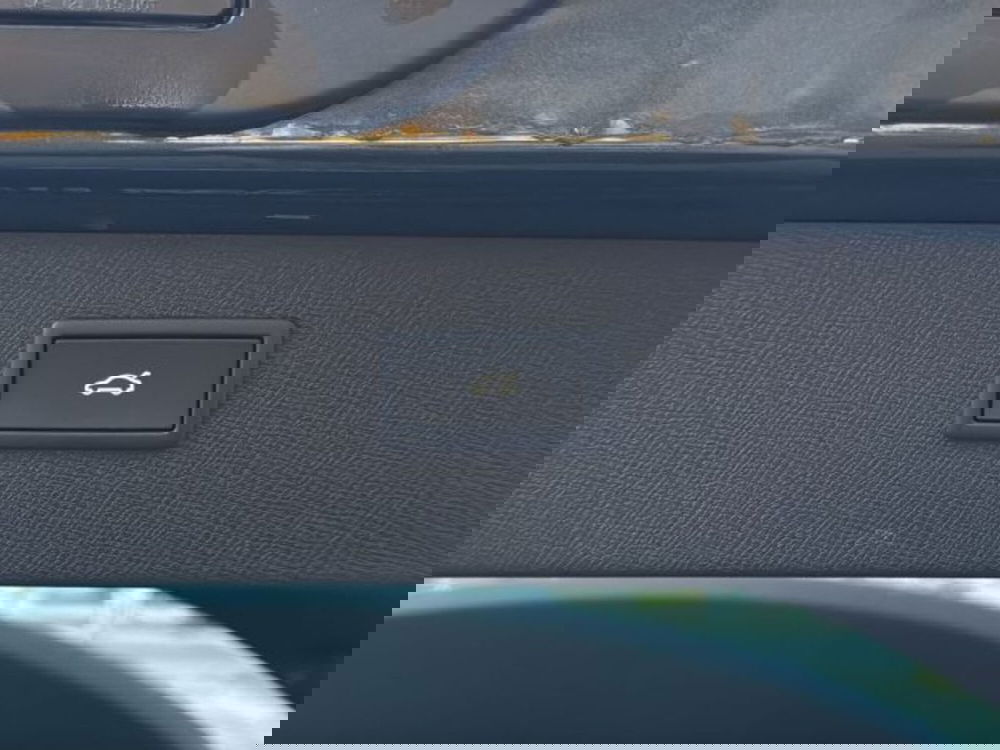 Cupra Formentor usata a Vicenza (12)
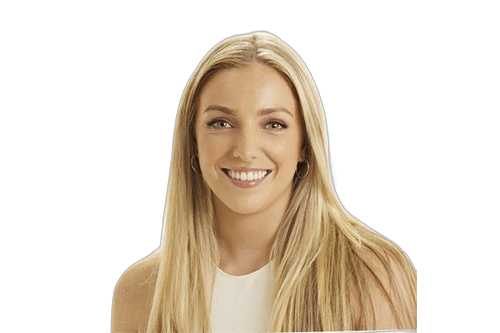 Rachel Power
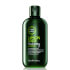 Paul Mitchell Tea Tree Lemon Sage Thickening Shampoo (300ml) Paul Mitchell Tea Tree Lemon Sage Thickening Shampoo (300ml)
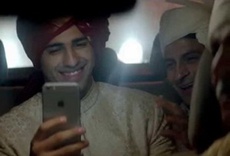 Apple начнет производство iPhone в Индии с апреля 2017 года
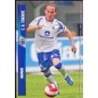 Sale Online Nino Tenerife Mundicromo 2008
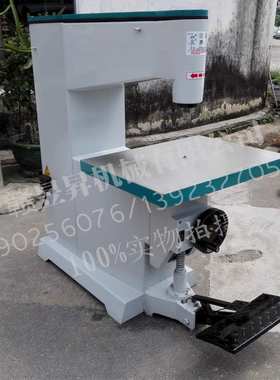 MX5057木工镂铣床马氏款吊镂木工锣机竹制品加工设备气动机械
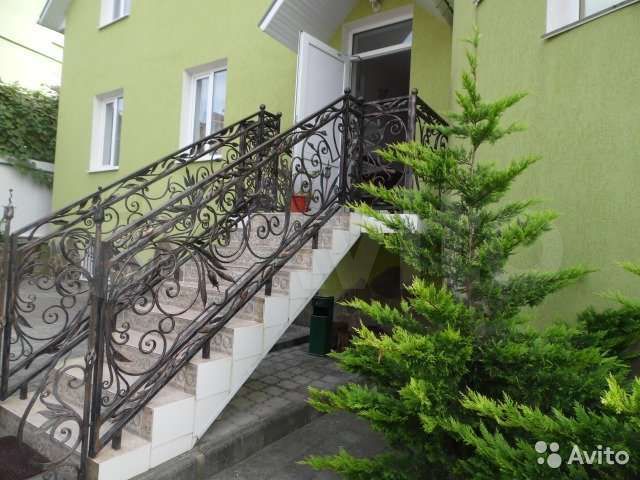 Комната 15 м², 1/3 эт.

**Request:**
Write out the text of all the entries above character for character, leaving out the pictures.

**Your solution:**
 Cupra Formentor usata a Vicenza (12)
 Rachel Power
 Paul Mitchell Tea Tree Lemon Sage Thickening Shampoo (300ml) Paul Mitchell Tea Tree Lemon Sage Thickening Shampoo (300ml)
 Apple начнет производство iPhone в Индии с апреля 2017 года
 Sale Online Nino Tenerife Mundicromo 2008
 MX5057木工镂铣床马氏款吊镂木工锣机竹制品加工设备气动机械
 Комната 15 м², 1/3 эт.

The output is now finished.